You may be required to keep extra savings in reserve if any of those factors fall outside of certain thresholds. It is important to remember that Fannie and Freddie each have their own set of requirements, but mortgage lender may have even stricter rules and different costs, which is why comparison shopping is important.

There is a department for veterans affairs. V.A.-backed loans are available to eligible veterans, members of active-duty service, the National Guard, the Reserve and eligible surviving spouses. The program doesn't require a credit score at all.

A one-time fee of 2.3 percent of the loan amount is charged to borrowers who put down less than 5 percent.

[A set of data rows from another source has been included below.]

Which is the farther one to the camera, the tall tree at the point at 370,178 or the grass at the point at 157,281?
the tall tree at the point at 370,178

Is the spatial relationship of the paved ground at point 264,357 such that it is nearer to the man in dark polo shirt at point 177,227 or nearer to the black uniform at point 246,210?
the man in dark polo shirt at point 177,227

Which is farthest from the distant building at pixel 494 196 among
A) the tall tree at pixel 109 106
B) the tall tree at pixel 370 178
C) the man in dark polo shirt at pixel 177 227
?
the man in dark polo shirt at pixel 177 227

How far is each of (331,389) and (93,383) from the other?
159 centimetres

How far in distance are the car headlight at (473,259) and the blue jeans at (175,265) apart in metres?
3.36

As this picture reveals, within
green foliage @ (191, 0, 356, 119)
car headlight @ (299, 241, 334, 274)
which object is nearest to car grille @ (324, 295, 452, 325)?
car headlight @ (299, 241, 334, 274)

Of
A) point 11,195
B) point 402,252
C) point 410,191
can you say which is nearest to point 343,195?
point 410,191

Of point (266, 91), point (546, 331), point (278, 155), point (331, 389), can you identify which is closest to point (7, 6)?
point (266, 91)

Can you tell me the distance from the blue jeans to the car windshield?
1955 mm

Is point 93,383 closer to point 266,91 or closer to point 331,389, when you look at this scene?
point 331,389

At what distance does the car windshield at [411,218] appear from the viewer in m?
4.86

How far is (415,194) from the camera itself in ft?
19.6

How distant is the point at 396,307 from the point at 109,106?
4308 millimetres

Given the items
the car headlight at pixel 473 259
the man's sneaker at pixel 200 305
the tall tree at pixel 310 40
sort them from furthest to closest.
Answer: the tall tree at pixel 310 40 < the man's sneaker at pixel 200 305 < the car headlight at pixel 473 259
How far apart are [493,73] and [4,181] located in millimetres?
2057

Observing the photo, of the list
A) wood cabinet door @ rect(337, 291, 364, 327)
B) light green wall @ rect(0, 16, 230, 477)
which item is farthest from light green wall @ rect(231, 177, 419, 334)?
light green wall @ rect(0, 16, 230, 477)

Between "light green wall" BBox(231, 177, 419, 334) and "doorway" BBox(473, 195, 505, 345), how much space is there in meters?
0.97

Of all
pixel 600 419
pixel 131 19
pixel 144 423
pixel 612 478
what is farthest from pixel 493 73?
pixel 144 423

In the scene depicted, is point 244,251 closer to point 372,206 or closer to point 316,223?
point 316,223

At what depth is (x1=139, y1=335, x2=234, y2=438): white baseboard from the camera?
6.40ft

Lower fees are achieved by higher down payments. More than half of current borrowers are exempt because they get disability compensation.

You can end up with a loan that surpasses the value of your home if the fee is rolled into the loan.

Mortgage rates tend to be more consistent across its borrowers because V.A. doesn't charge extra fees for low credit scores. It pays to shop around when the lender folds in their own costs.

The program has a team of loan technicians who can help borrowers with their loan servicer. The U.S. Department of Agriculture is located in the U.S. A special type of government loan that you might think is reserved for farmers was one of the reasons people fled cities after the Pandemic.

The U.S.D.A. offers mortgages with no money down to people with low or middle incomes. A couple earning $104,000 can apply for a loan to purchase or build a home in San Bernardino County, Calif., through an approved lender.

The upfront fee of the loan and annual fee of the principal balance are included in the costs.

Some of the biggest players in the mortgage industry are not banks. They may not be familiar with every low-down-payment loan program, so it is always a good idea to ask about specific products.

Credit unions that are owned by their members may have policies that can help borrowers get a loan.

Credit unions are not always exclusive. Anyone can join the Pentagon Federal Credit Union.

Westerra has a low down-payment product for Colorado homes that requires just 3 percent down. It doesn't have an income limit.

Chase and Bank of America have low-down-payment products that allow eligible applicants to put no money down.

The U.S. Bank requires borrowers to take a course in order to take the loan.

According to an executive vice president at the bank, providing more paths for education will lead to borrowers who fully understand how the loan program works and be better prepared to handle any adversity.